> [Task prompt]: Reproduce this listing from its first line through the line with "Sun Seeking Johnny - johnny-depp photo", inclusive, leaving out all that follows.

> [Data excerpt]:
---

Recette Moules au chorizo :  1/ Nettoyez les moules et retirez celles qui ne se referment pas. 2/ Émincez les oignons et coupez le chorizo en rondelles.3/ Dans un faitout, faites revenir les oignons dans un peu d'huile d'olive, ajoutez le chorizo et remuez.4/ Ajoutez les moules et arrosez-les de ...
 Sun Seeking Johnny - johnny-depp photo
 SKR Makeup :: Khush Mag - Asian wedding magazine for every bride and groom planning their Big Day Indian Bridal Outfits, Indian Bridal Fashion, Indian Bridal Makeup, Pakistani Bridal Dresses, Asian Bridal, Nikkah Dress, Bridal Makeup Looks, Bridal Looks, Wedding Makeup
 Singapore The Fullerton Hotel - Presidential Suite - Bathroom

---

> [Solution to this exercise]:
Recette Moules au chorizo :  1/ Nettoyez les moules et retirez celles qui ne se referment pas. 2/ Émincez les oignons et coupez le chorizo en rondelles.3/ Dans un faitout, faites revenir les oignons dans un peu d'huile d'olive, ajoutez le chorizo et remuez.4/ Ajoutez les moules et arrosez-les de ...
 Sun Seeking Johnny - johnny-depp photo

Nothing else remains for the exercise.